- Text excerpt

☆ ☆ ☆ ☆ ☆

See also 40 CFR 60.21(h).

87 FR 79176, 79204 (December 23, 2022), Docket ID No. EPA–HQ–OAR–2021–0527–0002 (proposed revisions at 40 CFR 60.24a(d)).

a. Increments of Progress

The EPA is proposing to adopt emission guideline-specific implementation of the five generic increments specified in the CAA section 111(d) implementing regulations at 40 CFR 60.21a(h). These five increments of progress are: (1) Submittal of a final control plan for the designated facility to the appropriate air pollution control agency; (2) Awarding of contracts for emission control systems or for process modifications, or issuance of orders for the purchase of component parts to accomplish emission control or process modification; (3) Initiation of on-site construction or installation of emission control equipment or process change; (4) Completion of on-sites construction or installation of emission control equipment or process change; and (5) Final compliance. To this end, the EPA is proposing that State plans must include specified enforceable increments of progress as required elements for coal-fired EGUs that use natural gas co-firing to meet the standard of performance for the medium-term existing coal-fired steam generating subcategory and for natural gas-fired combustion turbine EGUs that use hydrogen co-firing to meet the standard of performance for hydrogen co-fired combustion turbine subcategory. The EPA is additionally proposing that State plans must include enforceable increments of progress for units that use CCS to meet the standard of performance for the long-term existing coal-fired steam generating subcategory or for the CCS combustion turbine subcategory.

Some increments have been adjusted to more closely align with planning, engineering, and construction steps anticipated for designated facilities that will be complying with standards of performance with natural gas or hydrogen co-firing or CCS, but they retain the basic structure and substance of the increments in the general implementing regulations. In addition, consistent with 40 CFR 60.24a(d), the EPA is proposing similar additional increments of progress for the long-term and medium-term coal-fired subcategories as well as both combustion turbine subcategories to ensure timely progress on the planning, permitting, and construction activities related to pipelines that may be required to enable full compliance with the applicable standard of performance. The EPA is also proposing an additional increment of progress related to the identification of an appropriate sequestration site for the long-term coal-fired subcategory and the CCS combustion turbine subcategory. Finally, the proposed emission guidelines include an additional increment of progress that that applies solely to the hydrogen co-fired combustion turbine subcategory related to securing sufficient hydrogen contract capacity to meet the standard of performance.

☆ ☆ ☆ ☆ ☆

- The tasks
A) According to the excerpt on increments of progress, what is the fifth of the generic increments?
B) For each statement, answer yes or no on whether it agrees with the excerpt on increments of progress, and quote the deciding words. (i) The sequestration-site increment applies to the long-term coal-fired subcategory and the CCS combustion turbine subcategory. (ii) The hydrogen contract capacity increment applies to every combustion turbine subcategory. (iii) The adjusted increments drop the basic structure of the increments in the general implementing regulations.
C) Carry on the excerpt on increments of progress from its last sentence.

Spatial relationship listing:
☆ ☆ ☆ ☆ ☆

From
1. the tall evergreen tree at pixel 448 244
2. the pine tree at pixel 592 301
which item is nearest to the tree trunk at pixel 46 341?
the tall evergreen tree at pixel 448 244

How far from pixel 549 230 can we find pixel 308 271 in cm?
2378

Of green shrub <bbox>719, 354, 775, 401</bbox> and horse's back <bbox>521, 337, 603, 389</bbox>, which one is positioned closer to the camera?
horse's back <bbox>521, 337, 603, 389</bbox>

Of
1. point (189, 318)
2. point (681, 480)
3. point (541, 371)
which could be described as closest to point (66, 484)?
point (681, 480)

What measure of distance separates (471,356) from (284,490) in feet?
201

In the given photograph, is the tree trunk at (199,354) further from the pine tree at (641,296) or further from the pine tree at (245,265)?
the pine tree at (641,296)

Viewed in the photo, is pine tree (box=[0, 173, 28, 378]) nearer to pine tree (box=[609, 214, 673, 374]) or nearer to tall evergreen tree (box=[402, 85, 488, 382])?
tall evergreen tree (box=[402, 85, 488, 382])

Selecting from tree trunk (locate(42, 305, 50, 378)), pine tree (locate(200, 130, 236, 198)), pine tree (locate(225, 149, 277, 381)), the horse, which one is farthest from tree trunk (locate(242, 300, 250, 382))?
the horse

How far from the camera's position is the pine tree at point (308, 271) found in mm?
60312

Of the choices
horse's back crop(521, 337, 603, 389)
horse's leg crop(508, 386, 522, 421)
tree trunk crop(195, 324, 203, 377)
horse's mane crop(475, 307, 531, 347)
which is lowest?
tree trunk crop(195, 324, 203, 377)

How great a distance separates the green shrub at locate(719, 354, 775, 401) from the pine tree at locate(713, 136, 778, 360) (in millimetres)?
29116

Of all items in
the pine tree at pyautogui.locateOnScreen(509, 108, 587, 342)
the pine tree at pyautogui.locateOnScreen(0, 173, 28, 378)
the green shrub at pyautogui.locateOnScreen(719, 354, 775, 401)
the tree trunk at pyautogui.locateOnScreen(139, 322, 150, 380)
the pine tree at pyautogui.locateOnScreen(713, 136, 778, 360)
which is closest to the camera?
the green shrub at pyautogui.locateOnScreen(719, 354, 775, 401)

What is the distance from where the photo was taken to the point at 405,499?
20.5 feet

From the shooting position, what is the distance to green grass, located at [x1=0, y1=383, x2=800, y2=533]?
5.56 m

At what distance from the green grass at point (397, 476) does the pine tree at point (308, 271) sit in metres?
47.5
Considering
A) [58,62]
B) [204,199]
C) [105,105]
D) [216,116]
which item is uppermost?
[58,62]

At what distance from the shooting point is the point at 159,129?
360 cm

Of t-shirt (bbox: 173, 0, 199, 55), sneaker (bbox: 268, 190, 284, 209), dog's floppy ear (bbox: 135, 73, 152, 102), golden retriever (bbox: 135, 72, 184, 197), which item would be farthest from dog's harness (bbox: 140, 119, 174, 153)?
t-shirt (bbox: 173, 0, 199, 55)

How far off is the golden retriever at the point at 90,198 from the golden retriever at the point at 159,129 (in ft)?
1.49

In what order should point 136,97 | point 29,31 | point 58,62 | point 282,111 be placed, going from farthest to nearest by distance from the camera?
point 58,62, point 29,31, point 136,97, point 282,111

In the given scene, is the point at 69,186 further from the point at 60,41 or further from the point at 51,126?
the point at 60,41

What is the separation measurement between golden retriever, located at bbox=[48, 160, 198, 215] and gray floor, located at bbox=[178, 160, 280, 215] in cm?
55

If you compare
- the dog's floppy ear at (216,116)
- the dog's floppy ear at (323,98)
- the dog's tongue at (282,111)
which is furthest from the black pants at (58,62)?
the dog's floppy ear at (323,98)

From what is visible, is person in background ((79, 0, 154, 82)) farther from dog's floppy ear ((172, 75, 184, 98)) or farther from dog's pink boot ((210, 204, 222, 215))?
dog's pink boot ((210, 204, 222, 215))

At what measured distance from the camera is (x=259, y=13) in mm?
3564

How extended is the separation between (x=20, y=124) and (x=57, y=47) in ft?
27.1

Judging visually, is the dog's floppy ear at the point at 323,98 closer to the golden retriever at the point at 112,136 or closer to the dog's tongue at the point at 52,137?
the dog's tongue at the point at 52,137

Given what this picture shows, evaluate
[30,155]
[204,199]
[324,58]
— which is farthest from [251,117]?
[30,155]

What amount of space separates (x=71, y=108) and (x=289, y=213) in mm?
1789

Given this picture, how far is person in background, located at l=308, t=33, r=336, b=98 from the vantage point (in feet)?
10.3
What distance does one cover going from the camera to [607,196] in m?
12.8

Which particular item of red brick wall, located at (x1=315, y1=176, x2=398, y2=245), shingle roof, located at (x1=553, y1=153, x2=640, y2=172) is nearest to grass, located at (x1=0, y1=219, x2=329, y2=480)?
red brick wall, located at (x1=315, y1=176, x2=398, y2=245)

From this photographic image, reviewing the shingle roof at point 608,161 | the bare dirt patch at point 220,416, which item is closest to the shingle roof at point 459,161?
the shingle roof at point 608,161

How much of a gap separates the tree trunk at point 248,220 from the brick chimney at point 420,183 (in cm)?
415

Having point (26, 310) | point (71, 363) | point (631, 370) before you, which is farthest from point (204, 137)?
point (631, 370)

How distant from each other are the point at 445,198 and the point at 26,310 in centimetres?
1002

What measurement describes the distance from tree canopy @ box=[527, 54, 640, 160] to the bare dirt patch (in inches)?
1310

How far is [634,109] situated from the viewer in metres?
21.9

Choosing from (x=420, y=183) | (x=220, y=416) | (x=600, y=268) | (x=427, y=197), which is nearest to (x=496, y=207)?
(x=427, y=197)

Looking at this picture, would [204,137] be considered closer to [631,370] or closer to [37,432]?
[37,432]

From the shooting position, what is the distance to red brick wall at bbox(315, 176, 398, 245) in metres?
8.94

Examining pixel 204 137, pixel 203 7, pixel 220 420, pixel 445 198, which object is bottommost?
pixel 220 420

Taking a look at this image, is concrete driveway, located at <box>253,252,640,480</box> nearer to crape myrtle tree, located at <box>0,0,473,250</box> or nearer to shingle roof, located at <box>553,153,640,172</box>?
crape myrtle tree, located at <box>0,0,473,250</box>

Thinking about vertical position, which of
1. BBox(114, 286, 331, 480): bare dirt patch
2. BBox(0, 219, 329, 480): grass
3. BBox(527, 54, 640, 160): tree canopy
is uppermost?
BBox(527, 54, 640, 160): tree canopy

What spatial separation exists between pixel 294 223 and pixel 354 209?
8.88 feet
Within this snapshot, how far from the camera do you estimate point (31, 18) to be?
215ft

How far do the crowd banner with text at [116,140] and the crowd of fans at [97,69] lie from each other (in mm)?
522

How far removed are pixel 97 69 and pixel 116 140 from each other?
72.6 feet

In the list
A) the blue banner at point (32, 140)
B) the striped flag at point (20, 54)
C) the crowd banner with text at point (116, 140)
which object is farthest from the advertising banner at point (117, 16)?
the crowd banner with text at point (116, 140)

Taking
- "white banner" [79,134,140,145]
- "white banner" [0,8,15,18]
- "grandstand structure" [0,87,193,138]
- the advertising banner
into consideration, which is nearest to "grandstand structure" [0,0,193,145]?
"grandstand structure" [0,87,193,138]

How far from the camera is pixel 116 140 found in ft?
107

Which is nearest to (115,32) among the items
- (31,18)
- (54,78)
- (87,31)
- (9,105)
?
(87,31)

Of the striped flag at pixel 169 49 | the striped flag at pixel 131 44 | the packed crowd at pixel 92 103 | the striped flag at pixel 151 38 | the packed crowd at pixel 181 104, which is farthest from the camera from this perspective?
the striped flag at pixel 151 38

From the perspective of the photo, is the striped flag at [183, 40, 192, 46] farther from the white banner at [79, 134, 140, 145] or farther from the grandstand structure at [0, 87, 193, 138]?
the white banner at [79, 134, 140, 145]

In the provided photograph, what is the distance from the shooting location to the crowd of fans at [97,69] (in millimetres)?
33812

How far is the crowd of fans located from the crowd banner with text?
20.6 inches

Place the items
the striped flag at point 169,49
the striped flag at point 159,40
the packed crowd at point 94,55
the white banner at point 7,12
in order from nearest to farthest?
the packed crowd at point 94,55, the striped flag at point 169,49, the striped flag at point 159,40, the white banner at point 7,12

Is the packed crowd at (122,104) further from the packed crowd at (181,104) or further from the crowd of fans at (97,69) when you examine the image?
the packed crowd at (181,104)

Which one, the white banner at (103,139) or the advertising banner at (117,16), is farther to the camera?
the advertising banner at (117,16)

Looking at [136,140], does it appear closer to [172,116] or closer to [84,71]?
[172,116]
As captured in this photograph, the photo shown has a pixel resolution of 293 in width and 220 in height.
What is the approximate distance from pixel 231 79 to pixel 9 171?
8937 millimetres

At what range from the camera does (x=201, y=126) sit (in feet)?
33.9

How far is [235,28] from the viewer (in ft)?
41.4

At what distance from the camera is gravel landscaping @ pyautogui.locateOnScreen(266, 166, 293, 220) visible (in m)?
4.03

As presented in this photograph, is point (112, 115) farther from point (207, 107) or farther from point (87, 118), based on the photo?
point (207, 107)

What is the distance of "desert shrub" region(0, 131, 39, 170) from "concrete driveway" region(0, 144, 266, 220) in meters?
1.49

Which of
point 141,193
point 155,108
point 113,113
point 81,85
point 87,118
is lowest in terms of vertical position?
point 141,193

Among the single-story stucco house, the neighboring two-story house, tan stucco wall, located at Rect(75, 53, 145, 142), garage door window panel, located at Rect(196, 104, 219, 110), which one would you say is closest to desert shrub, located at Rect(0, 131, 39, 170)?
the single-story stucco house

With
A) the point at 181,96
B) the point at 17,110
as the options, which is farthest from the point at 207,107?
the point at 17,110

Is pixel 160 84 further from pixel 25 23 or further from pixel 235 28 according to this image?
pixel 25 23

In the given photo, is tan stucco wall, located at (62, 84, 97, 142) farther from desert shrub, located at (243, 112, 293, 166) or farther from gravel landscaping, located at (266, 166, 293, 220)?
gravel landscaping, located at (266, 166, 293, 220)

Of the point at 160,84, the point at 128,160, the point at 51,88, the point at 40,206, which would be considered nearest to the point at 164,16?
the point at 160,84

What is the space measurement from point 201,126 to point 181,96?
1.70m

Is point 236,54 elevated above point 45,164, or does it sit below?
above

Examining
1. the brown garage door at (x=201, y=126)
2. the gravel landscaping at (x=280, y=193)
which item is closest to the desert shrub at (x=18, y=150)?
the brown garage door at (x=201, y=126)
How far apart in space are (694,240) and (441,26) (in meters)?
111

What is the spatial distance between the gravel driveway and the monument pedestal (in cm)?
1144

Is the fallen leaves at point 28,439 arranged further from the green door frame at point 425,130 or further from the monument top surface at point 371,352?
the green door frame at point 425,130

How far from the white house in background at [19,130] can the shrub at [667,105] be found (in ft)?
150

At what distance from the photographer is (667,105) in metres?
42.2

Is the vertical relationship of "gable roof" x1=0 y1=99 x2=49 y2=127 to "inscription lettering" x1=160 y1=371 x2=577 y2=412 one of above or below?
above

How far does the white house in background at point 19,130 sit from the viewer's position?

☆ ☆ ☆ ☆ ☆

- Responses per task
A) Final compliance.

B)
(i) Yes: "related to the identification of an appropriate sequestration site for the long-term coal-fired subcategory and the CCS combustion turbine subcategory"
(ii) No: "applies solely to the hydrogen co-fired combustion turbine subcategory"
(iii) No: "they retain the basic structure and substance of the increments in the general implementing regulations"

C)
The EPA notes that affected EGUs do not necessarily have to implement the EPA's BSER technology to comply with their applicable standards of performance. For example, affected EGUs in the medium- and long-term coal-fired steam generating unit subcategories may meet their standards of performance using approaches other than natural gas co-firing and CCS, respectively. Where the owners or operators of affected EGUs select compliance approaches that deviate from the BSER technology associated with a subcategory requiring increments of progress, the EPA proposes that the State plan would be required to specify increments of progress for the relevant affected EGUs that are consistent with the increments in 40 CFR 60.21a(h), as well as dates for achieving each increment.

The EPA is proposing that final compliance with the applicable standard of performance, also defined as the final increment of progress at 40 CFR 60.21a(h)(5), must occur no later than January 1, 2030 for steam generating units in the medium-term and long-term subcategories, no later than January 1, 2035 for combustion turbine EGUs in the CCS subcategory, and no later than January 1, 2032 for combustion turbine EGUs in the hydrogen co-fired subcategory. For the remaining increments, the EPA is not proposing date-specific deadlines for achieving increments of progress. Instead, the EPA proposes that states must assign calendar day deadlines for each of the remaining increments for each affected EGU in their State plan submissions. The first increment of progress listed at 40 CFR 60.21a(h)(1), submittal of a final control plan to the air pollution control agency, must be assigned the earliest calendar date deadline among the increments. The EPA believes that allowing states to schedule sources' increments of progress would provide them with flexibility to tailor compliance timelines to individual facilities, allow simultaneous work toward separate increments, and still ensure full performance by the compliance date. The EPA solicits comment on this approach as well as whether the EPA should instead finalize date-specific deadlines or more general timeframes for achieving increments of progress rather than leaving the timing for most increments to State discretion. The EPA also seeks comment on the specific deadlines or timeframes that the EPA could assign to each increment under a more prescriptive approach.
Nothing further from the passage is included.